▸ 已知信息
★ ★ ★ ★ ★

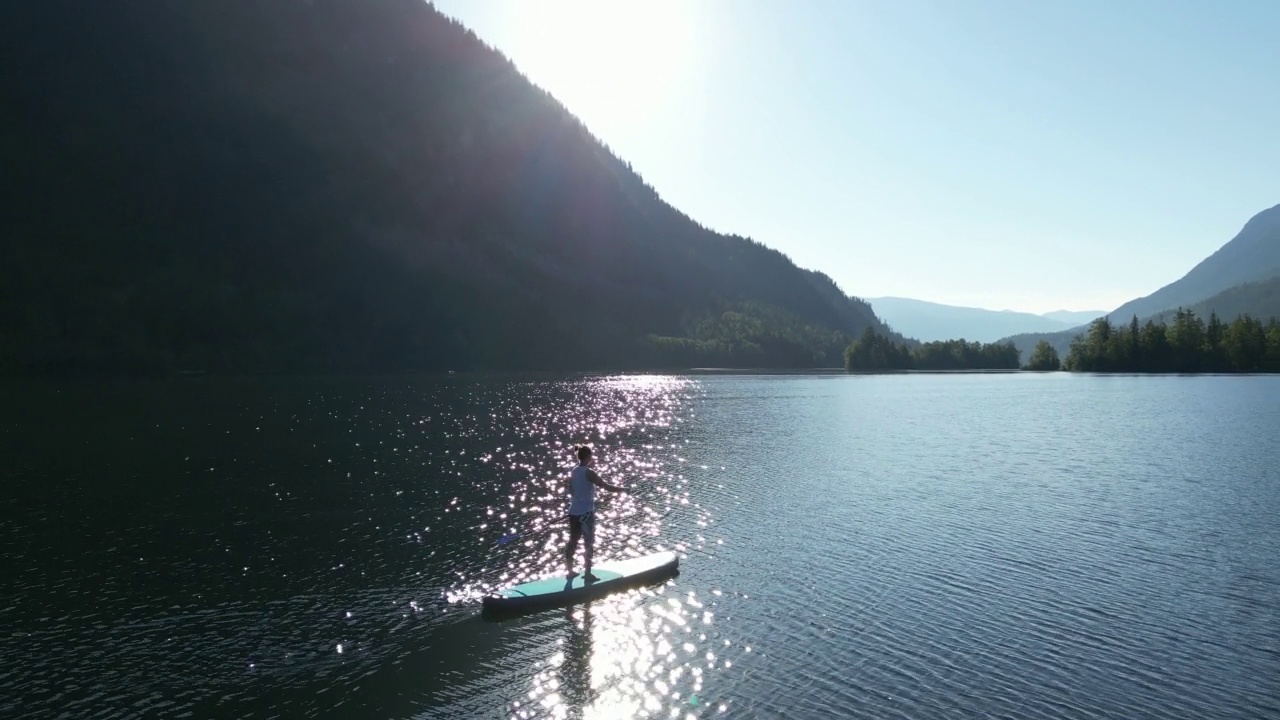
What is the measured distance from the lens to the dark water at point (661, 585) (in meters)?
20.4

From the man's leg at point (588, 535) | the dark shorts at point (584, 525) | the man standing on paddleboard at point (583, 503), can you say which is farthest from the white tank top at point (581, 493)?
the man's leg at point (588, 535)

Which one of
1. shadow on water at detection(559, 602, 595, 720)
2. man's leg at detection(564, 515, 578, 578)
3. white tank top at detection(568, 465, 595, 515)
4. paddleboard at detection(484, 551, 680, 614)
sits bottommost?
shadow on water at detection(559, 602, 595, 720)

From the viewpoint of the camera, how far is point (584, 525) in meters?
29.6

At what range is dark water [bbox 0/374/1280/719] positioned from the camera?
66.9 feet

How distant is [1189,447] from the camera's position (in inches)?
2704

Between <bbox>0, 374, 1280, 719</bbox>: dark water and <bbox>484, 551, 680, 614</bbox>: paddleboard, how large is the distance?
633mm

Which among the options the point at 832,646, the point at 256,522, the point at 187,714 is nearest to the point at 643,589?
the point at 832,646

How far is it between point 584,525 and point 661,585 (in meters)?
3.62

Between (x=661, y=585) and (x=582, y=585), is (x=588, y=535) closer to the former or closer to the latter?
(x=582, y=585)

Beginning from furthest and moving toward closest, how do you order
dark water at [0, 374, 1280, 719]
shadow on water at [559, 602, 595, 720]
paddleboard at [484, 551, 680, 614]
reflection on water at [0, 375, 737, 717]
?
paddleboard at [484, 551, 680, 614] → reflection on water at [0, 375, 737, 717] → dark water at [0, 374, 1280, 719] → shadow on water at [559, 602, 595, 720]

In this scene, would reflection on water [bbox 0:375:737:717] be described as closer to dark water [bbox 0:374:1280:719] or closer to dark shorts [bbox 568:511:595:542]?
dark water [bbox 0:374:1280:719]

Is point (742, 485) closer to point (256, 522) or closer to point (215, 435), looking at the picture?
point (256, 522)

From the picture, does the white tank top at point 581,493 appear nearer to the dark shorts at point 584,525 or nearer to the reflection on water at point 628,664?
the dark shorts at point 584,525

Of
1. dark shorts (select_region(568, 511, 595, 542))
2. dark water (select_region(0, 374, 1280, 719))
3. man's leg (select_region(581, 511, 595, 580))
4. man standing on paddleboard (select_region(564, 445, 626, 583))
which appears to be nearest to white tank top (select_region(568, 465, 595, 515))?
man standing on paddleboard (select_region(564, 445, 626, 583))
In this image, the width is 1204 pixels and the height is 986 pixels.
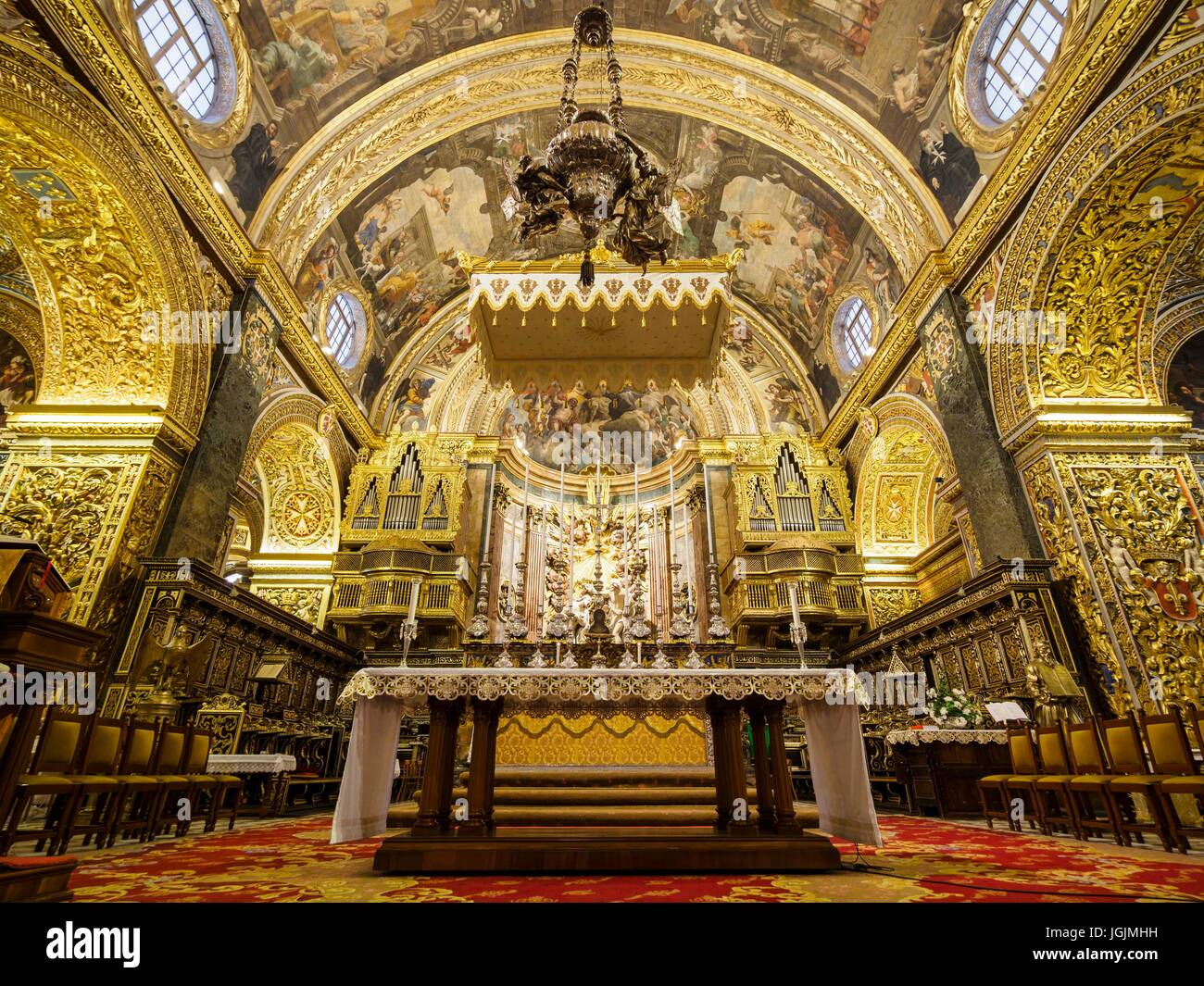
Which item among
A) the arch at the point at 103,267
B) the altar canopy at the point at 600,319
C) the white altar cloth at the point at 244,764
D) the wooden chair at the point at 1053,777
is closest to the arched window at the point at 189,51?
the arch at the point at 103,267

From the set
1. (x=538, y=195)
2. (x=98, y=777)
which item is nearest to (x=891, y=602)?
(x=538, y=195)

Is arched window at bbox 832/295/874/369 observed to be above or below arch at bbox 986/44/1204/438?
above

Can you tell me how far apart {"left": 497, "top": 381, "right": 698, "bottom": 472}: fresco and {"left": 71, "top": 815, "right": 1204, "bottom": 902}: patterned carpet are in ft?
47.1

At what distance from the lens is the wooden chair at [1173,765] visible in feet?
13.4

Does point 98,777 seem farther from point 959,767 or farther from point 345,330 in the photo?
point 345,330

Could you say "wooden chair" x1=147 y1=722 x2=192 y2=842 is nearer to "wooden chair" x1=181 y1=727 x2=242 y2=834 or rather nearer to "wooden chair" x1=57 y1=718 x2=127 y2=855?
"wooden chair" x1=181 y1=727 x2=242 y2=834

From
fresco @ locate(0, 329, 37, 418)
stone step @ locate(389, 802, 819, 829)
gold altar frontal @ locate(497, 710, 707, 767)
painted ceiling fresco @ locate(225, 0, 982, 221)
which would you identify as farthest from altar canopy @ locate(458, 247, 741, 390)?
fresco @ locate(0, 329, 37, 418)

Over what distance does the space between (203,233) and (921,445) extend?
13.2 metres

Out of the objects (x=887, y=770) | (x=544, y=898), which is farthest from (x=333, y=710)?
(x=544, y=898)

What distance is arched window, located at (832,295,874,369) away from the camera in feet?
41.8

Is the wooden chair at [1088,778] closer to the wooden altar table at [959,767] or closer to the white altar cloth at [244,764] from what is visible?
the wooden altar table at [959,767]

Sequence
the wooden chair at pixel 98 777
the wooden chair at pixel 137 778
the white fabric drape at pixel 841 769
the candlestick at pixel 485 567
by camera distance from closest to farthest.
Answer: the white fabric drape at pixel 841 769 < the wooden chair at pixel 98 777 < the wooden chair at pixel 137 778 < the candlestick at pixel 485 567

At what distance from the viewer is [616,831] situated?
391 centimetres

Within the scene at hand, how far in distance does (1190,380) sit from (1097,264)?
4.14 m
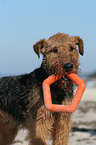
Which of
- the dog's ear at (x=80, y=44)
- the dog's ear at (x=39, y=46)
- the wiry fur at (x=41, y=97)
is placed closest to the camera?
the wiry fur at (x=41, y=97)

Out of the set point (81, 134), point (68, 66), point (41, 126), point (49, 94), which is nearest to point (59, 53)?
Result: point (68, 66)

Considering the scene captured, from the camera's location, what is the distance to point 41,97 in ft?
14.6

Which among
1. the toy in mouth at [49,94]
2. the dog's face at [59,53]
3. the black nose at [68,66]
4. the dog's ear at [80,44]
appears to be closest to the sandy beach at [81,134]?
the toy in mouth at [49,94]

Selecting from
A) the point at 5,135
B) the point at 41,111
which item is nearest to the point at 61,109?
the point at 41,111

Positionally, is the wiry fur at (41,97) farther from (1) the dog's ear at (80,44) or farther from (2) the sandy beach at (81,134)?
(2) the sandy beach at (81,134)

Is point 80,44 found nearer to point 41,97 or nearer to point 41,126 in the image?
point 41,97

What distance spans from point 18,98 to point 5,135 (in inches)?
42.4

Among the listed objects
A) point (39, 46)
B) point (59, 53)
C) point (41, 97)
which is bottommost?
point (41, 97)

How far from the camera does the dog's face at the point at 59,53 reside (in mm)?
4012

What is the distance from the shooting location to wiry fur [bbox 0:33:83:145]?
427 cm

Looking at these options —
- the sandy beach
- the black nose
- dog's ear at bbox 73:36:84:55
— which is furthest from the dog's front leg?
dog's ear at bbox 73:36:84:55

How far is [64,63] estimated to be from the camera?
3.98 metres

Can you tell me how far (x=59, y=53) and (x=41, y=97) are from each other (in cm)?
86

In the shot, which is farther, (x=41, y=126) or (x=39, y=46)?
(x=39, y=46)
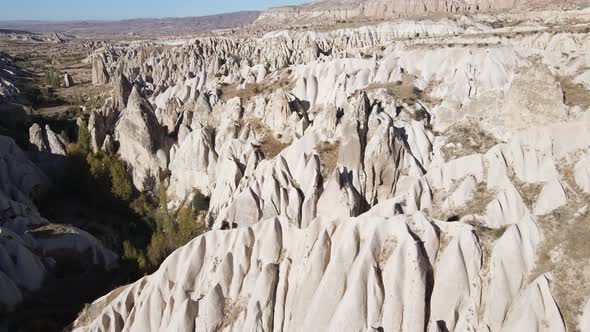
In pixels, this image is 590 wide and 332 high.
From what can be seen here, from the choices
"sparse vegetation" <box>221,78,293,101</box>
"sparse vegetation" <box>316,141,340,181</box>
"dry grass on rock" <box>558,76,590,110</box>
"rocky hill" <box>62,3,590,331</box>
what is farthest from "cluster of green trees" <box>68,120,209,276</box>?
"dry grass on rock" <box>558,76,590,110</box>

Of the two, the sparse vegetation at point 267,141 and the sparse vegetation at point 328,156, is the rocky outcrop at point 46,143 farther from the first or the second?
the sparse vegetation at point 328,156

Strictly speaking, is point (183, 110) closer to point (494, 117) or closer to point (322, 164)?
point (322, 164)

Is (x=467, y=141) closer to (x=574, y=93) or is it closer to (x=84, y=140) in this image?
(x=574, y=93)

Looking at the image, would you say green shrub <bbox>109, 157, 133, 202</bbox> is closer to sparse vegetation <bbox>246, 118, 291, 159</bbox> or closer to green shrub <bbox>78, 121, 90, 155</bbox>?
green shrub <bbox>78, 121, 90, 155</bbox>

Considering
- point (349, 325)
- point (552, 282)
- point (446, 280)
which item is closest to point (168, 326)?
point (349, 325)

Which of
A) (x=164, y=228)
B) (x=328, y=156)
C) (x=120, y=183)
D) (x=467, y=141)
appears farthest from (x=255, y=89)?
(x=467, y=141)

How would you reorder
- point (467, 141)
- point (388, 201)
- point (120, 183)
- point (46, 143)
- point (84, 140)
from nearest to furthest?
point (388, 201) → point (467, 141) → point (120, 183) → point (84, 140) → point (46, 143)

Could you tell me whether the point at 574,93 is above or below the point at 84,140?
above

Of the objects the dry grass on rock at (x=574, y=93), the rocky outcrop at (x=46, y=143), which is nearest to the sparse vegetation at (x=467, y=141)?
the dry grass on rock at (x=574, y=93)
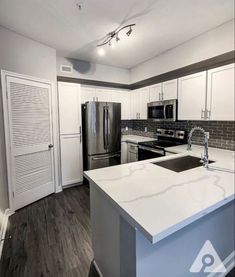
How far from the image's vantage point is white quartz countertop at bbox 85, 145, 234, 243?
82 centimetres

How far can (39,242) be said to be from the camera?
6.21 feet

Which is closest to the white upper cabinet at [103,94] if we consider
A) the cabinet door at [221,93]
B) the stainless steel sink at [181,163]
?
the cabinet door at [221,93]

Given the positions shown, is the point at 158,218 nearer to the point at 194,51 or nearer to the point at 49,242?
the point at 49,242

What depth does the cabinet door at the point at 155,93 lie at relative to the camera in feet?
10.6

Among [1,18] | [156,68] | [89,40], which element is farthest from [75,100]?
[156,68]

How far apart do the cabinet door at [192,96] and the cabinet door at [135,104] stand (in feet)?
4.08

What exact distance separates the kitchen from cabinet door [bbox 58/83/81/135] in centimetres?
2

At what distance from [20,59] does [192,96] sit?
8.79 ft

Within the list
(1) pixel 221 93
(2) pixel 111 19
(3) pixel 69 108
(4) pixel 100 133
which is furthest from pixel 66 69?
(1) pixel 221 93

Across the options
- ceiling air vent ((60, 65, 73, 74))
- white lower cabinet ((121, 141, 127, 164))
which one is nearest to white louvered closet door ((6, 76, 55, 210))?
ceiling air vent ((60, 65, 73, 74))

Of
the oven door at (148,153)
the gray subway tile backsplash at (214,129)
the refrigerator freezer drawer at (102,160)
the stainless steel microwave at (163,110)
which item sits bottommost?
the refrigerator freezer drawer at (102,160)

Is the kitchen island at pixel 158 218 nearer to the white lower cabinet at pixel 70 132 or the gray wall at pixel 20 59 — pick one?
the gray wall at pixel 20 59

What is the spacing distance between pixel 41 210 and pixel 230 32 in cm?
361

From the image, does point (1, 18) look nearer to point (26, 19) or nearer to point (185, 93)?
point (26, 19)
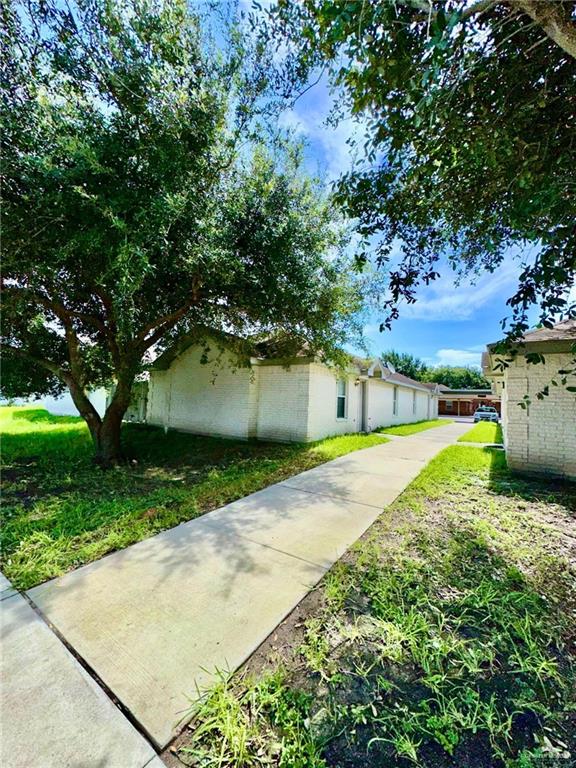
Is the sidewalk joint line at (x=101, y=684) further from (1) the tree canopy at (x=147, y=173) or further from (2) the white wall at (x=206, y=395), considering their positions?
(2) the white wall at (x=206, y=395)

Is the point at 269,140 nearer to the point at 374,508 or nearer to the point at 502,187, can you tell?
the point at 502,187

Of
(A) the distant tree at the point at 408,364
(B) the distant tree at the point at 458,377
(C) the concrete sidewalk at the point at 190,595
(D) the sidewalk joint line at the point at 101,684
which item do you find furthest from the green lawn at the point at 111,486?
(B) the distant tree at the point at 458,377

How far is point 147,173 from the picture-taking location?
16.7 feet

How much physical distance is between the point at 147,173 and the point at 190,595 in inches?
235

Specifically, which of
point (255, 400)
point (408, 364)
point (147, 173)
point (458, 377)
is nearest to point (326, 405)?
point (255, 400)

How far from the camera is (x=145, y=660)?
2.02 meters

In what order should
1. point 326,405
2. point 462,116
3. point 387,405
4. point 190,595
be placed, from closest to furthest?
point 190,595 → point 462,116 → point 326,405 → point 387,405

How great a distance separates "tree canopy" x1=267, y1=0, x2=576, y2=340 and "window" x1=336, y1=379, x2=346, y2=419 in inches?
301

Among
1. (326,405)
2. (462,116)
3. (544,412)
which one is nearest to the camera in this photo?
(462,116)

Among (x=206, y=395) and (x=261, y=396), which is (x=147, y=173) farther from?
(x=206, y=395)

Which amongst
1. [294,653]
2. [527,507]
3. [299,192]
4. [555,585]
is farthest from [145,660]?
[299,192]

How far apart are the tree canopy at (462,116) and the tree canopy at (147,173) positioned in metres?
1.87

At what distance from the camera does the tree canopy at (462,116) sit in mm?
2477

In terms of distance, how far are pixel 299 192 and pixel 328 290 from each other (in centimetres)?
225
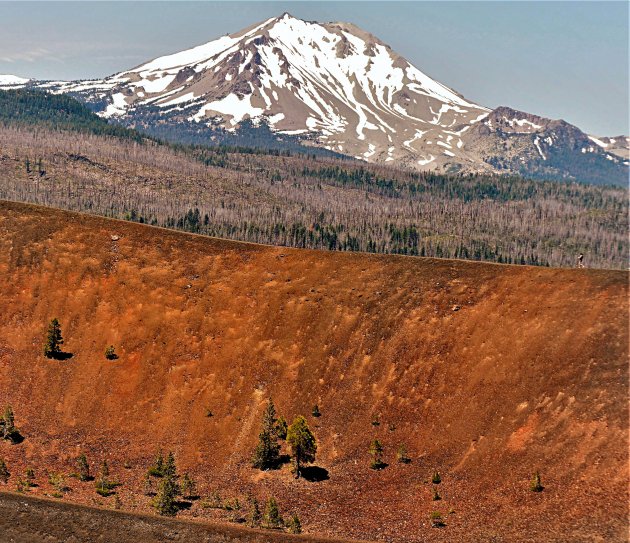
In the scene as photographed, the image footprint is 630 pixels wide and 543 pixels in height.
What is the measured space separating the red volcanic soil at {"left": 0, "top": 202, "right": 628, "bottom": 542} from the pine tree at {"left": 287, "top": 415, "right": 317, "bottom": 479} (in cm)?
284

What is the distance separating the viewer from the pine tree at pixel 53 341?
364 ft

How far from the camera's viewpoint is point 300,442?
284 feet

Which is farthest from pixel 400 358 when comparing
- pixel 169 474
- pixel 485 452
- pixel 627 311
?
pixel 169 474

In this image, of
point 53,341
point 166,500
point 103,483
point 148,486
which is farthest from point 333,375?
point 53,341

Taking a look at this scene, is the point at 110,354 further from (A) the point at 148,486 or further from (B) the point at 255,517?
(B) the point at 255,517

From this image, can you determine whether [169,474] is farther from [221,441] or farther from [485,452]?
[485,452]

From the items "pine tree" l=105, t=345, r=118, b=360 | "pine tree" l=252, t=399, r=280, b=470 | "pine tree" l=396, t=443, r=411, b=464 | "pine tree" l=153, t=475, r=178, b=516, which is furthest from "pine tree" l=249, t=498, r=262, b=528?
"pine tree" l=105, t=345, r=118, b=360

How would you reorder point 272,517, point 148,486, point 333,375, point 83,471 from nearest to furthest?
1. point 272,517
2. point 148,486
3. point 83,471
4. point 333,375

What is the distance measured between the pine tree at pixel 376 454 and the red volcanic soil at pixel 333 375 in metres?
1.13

★ ★ ★ ★ ★

▸ 任务
请修改从含有"Does point 98,777"的那一行到含有"391 centimetres"的那一行这一段，把其中的"arched window"换成"tall window"，其余内容一律不变，并写出改好的这一段。

▸ 输出
Does point 98,777 seem farther from point 959,767 or farther from point 345,330 in the photo?
point 345,330

Could you say "wooden chair" x1=147 y1=722 x2=192 y2=842 is nearer to "wooden chair" x1=181 y1=727 x2=242 y2=834 or rather nearer to "wooden chair" x1=57 y1=718 x2=127 y2=855?
"wooden chair" x1=181 y1=727 x2=242 y2=834

From
fresco @ locate(0, 329, 37, 418)
stone step @ locate(389, 802, 819, 829)
gold altar frontal @ locate(497, 710, 707, 767)
painted ceiling fresco @ locate(225, 0, 982, 221)
which would you identify as farthest from altar canopy @ locate(458, 247, 741, 390)?
fresco @ locate(0, 329, 37, 418)

Over what distance does the space between (203,233) and (921,445) extend?
13.2 metres

Out of the objects (x=887, y=770) | (x=544, y=898), which is farthest from (x=333, y=710)?
(x=544, y=898)

What distance is tall window, located at (832,295,874,369) away from the camera in feet?
41.8

Is the wooden chair at [1088,778] closer to the wooden altar table at [959,767] or closer to the white altar cloth at [244,764] from what is visible?
the wooden altar table at [959,767]

Sequence
the wooden chair at pixel 98 777
the wooden chair at pixel 137 778
the white fabric drape at pixel 841 769
the candlestick at pixel 485 567
by camera distance from closest to farthest.
Answer: the white fabric drape at pixel 841 769 < the wooden chair at pixel 98 777 < the wooden chair at pixel 137 778 < the candlestick at pixel 485 567

At what distance from the viewer is [616,831] situated?
391 centimetres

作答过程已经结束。